Europe 1 - 31 Mars
2003.
Interview de Mgr
Dubost, évêque d'Evry par Jean Pierre Elkabach
Jean
Pierre Elkabach : Vous êtes à Evry, Monseigneur Dubost,
au cœur des mosquées, des synagogues, des églises et vous êtes cités à Evry
comme un des exemples d'équilibre entre les communautés. Je vous remercie
d'être venu.
Monseigneur
Dubost : Bonjour et merci.
J-P.E.:
La guerre d'Irak fait partout monter
la tension ; à Evry –dit le journal La Croix ce matin- l'entente est
cordiale mais fragile. Il y a cette fragilité ?
Mgr.D.:
Il y a surtout cette entente
cordiale. Vous savez que lorsqu'il y a une guerre, une tension, les extrêmes
peuvent se réveiller ; nous sommes très attentifs, nous, responsables de
communautés à ce que les extrêmes ne se réveillent pas, mais pour le moment ce
que je constate, c'est plutôt une entente cordiale.
J-P.E.:
Et est-ce que les évêques, les
prêtres, sont aussi écoutés ou moins écoutés que les imams ?
Mgr.D.:
Je pense que nous sommes écoutés…
vous savez, notre société est séculière et il faut admettre que nous ne sommes
peut-être pas autant écoutés que nous le souhaiterions.
J-P.E.:
C'est à dire qu'il faut à la fois
combiner cette inquiétude que l'on sent monter et une forme de vigilance à la
fois des religieux et des laïcs ?

Mise en pratique
- 1) Transcrivez l'entretien entre « Interview de Mgr » et « d'être venu. », bornes incluses.
- 2) D'après l'entretien, quel journal décrit l'entente à Evry comme cordiale mais fragile ?
La liste ci-après n'intervient pas dans ce travail.

Bloc de données
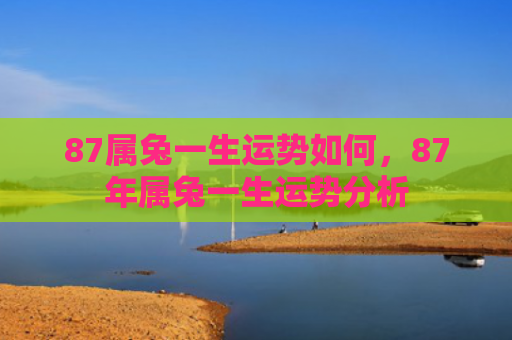 87属兔一生运势如何，87年属兔一生运势分析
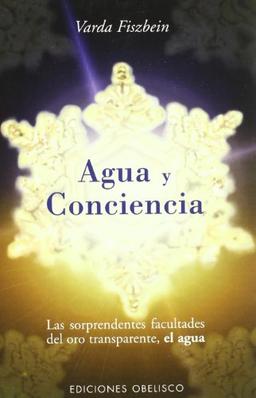 Agua y conciencia : las sorprendentes facultades del oro transparente, el agua (NUEVA CONSCIENCIA)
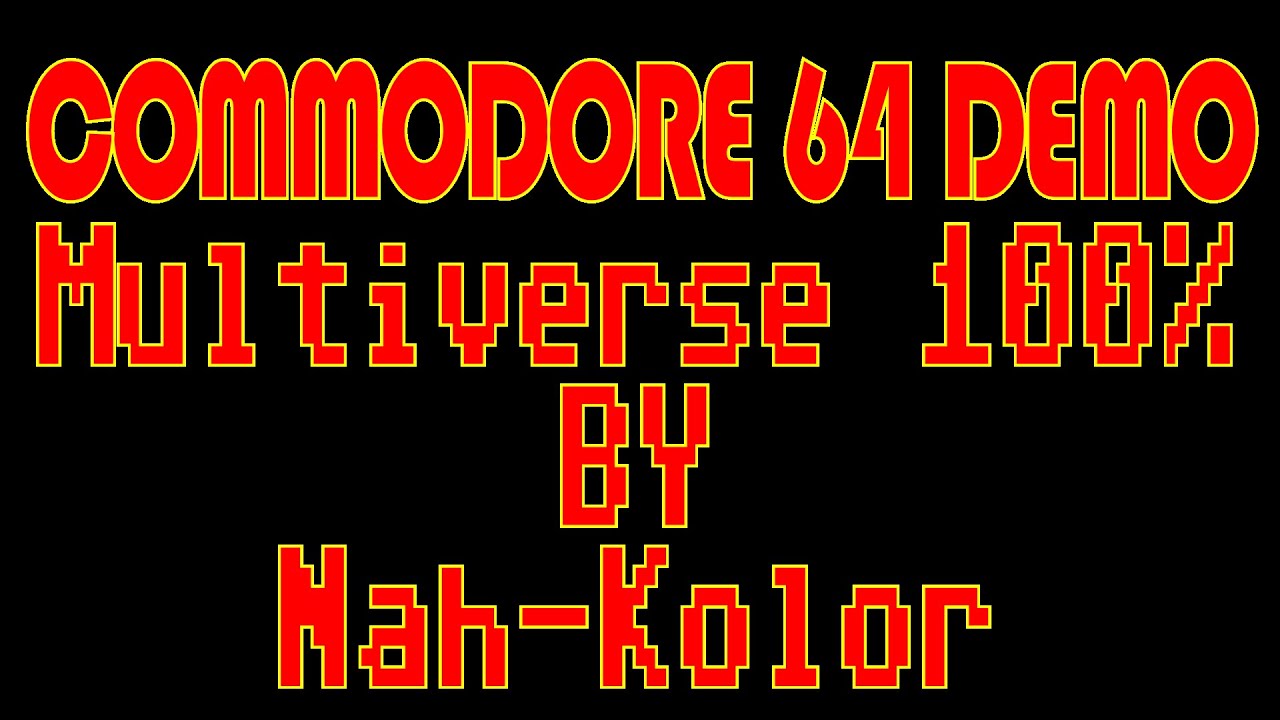 C64 demo 🔵 Multiverse 100% by Nah Kolor - 4K 🔴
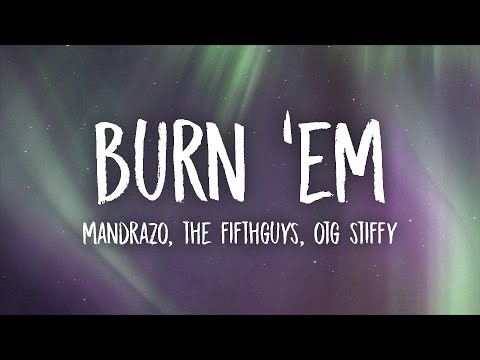 Mandrazo, The Fifthguys - Burn 'Em (ft. OTG Stiffy) (Lyrics)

Résultats par tâche
- 1)
Interview de Mgr
Dubost, évêque d'Evry par Jean Pierre Elkabach
Jean
Pierre Elkabach : Vous êtes à Evry, Monseigneur Dubost,
au cœur des mosquées, des synagogues, des églises et vous êtes cités à Evry
comme un des exemples d'équilibre entre les communautés. Je vous remercie
d'être venu.

- 2) Le journal La Croix.